Friday, May 23, 2014

Creative Identity Crisis!


"What sets you apart as an artist? What's your signature style?"

For artists and creative people in general, there is a lot of emphasis on identity, a.k.a "branding."

The problem is that this isn't something that can be figured out by filling out a worksheet or a personality quiz. It takes time, a lot of work, and honestly quite a bit of blindly fumbling around. There are moments when it feels like a total waste of life and continuous running into dead ends.

I've tried all kinds of things to find out who I am as an artist. I mean, just take a look at my Etsy shop--it has all kinds of stuff. It has manga, it has stationary, and even objects that I've been trying my hand at designing. I've created some very beautiful custom portraits, and I love how they turn out, but I have to confess, I don't really feel at home doing that. The search for myself is so frustrating sometimes!

I've always dreamed of designing stationary, and I've tried it, but I feel like I'm only being half of myself doing that too. So recently I just stopped creating more random stuff, and started reading biographies of other artists and illustrators.

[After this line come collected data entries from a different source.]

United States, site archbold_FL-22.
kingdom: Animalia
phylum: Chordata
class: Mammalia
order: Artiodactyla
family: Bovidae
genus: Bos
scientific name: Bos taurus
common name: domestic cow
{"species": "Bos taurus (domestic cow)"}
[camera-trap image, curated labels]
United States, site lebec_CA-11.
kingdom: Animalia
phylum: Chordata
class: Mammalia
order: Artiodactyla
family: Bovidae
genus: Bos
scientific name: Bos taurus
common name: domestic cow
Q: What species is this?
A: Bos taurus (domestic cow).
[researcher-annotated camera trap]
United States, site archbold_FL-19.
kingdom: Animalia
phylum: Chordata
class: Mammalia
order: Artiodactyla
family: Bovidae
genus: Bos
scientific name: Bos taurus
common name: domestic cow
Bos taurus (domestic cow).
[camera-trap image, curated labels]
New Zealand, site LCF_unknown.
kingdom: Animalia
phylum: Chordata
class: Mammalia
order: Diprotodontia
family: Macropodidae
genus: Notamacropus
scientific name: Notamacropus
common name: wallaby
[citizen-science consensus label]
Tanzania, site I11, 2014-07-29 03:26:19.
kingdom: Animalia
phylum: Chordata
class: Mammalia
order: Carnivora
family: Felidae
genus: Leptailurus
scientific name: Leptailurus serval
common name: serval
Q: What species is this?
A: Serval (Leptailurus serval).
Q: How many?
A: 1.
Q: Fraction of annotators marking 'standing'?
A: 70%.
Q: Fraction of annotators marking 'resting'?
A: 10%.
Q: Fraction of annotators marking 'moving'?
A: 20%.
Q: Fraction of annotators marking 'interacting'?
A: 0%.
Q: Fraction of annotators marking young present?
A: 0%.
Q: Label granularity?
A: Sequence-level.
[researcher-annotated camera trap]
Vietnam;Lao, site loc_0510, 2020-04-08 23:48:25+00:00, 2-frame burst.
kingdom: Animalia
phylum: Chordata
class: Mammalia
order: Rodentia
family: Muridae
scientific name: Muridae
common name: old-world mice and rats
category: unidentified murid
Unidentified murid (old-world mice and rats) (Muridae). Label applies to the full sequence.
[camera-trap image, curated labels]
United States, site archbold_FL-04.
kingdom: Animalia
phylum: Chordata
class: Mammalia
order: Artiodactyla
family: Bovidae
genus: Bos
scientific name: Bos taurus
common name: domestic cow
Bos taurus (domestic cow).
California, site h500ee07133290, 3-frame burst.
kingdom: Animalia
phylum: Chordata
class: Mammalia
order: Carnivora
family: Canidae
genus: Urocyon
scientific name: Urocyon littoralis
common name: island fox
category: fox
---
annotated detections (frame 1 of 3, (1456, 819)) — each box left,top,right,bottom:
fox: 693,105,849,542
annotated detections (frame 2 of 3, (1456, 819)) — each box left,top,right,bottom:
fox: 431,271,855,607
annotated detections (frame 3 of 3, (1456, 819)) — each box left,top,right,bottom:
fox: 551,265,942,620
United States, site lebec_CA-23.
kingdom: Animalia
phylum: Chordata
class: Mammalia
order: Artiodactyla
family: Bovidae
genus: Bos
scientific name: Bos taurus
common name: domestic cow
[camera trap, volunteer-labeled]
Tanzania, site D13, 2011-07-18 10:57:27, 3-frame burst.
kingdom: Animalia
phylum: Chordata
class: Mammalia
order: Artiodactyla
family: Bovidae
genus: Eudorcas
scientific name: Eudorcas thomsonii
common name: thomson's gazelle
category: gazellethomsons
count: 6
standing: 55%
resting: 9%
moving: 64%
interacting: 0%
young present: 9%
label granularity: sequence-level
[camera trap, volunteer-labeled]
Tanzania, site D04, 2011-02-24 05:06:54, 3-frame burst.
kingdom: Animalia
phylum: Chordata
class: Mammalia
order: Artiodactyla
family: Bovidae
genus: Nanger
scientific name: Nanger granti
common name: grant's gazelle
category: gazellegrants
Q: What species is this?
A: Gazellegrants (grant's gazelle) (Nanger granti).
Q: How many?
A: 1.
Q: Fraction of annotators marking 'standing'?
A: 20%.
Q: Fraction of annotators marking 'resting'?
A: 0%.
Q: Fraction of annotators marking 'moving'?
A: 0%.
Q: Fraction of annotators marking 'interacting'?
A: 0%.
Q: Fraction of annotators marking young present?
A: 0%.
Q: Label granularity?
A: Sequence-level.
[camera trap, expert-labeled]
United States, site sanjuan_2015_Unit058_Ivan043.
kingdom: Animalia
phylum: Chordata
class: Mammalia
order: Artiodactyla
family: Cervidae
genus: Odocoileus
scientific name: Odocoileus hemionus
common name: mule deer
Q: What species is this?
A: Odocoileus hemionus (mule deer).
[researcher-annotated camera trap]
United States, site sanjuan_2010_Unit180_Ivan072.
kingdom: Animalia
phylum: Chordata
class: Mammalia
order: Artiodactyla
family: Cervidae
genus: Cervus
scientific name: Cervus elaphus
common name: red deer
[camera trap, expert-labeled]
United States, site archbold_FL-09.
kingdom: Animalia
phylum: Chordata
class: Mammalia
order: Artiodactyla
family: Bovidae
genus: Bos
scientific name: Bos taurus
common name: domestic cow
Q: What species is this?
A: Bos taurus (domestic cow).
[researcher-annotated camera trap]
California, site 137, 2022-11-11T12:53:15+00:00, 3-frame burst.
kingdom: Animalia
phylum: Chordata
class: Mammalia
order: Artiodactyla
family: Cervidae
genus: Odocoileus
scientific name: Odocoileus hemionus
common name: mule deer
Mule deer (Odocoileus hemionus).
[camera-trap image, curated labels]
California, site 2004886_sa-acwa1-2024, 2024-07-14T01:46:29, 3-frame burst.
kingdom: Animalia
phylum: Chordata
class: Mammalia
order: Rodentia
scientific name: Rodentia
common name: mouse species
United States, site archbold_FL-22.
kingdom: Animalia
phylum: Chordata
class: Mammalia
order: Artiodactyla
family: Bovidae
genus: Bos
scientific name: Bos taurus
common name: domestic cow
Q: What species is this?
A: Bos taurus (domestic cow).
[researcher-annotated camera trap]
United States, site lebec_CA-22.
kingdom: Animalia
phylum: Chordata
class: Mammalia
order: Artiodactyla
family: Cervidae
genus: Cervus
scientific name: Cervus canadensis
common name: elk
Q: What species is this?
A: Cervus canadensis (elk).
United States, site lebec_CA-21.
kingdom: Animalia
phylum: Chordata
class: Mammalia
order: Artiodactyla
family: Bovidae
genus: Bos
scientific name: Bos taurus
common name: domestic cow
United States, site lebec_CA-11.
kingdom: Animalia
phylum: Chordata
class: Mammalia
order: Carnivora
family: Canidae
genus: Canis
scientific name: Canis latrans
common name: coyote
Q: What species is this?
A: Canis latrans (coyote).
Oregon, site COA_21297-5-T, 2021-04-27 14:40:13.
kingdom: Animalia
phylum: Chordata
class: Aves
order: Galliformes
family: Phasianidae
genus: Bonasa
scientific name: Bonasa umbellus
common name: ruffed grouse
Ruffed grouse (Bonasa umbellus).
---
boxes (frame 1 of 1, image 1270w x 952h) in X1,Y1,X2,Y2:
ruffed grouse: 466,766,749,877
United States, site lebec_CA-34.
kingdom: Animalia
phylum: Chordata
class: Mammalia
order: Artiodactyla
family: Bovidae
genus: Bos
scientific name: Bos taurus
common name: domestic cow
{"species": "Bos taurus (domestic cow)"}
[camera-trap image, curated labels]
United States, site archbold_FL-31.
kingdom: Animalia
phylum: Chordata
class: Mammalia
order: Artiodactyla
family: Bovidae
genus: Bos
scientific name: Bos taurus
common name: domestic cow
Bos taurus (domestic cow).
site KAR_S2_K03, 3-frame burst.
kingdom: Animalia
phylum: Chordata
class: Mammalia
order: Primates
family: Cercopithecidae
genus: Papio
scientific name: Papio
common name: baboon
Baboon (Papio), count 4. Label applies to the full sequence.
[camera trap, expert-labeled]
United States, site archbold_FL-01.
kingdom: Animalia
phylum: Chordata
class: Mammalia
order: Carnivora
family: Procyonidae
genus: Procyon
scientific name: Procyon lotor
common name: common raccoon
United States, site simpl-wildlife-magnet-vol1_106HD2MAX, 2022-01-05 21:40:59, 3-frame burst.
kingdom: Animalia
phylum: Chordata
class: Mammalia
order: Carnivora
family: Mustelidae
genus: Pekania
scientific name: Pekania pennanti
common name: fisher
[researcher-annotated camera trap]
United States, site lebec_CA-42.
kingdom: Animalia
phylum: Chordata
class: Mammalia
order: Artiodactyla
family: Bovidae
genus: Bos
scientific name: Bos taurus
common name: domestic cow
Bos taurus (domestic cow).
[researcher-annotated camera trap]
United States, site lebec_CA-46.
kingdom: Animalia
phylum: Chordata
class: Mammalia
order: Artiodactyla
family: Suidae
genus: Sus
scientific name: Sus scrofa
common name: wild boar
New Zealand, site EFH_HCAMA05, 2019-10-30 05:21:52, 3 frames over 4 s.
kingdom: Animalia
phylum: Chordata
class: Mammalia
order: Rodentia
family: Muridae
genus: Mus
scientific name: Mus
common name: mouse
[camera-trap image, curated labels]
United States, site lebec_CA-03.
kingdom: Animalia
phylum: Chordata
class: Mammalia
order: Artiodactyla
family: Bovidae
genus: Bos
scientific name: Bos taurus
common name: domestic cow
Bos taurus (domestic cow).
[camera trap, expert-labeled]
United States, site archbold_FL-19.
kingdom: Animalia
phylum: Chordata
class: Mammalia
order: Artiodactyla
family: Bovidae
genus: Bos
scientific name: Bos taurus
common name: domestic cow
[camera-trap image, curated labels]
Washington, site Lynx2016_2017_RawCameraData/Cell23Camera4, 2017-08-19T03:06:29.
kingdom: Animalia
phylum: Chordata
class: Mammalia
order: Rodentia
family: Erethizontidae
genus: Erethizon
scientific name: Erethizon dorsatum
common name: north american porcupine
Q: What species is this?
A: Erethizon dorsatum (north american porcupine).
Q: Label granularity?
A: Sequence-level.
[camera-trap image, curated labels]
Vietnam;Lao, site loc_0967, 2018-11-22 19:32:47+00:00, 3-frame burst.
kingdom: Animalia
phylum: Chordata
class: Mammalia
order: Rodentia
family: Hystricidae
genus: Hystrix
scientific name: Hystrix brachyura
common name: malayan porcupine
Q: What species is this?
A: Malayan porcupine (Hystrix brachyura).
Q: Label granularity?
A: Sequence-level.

I know this may sound a bit biased, me being a manga style comic creator and all, but I really enjoyed reading about Osamu Tezuka. What really struck me about him is the variety of his work. He created manga for children, manga for girls, and manga for adults. He created anime. And he had a degree to be a medical doctor too. That makes me think of how random my own degree in computer engineering is.

Anyways, he didn't let the idea of identity limit him to just one genre or even one medium. His works have a distinct look, but yet he didn't imprison himself to "style" either.

CLAMP is also another good example of this. It's a little different because they are a team of artists, but they still have an identity. There are things that identify a manga as one created by CLAMP, but still they don't let the idea of identity limit them either. They've created sci-fy, fantasy, and even slice-of-life stories aimed at boys and girls.

There are many other artists who don't create manga that are like this too. They don't let this concept of "branding" (which seems more corporate driven than creative driven anyways) hedge them in.

Reading about other artists made me think more about what I'm doing. Deep down, I'm more of a story maker than an artist. Which explains why the design stuff just wasn't doing it for me.

Art is simply another way for me to tell a story. Before I started creating comics, I wrote novels. Then I started to think...

Yeah, I create graphic novels, but I shouldn't let that stop me from working on a traditional novel once and awhile too. I tend to mostly create comics and stories aimed at teens and young adults, but I also have children's stories and adult stories inside of me too. Although I will still take art commissions, stand-alone art isn't really "my thing." I can do it, but it's not what I feel alive doing. I just need to stop trying to make that happen, and focus my creativity on what I really excel at which is creating stories.

But no matter what different mediums I use to create stories or what genres they end up in, there will always be that thing that will make every story that I create a story from Arcadia. Identity isn't doing the same stuff all the time. It's the intangible thing that makes you who you are.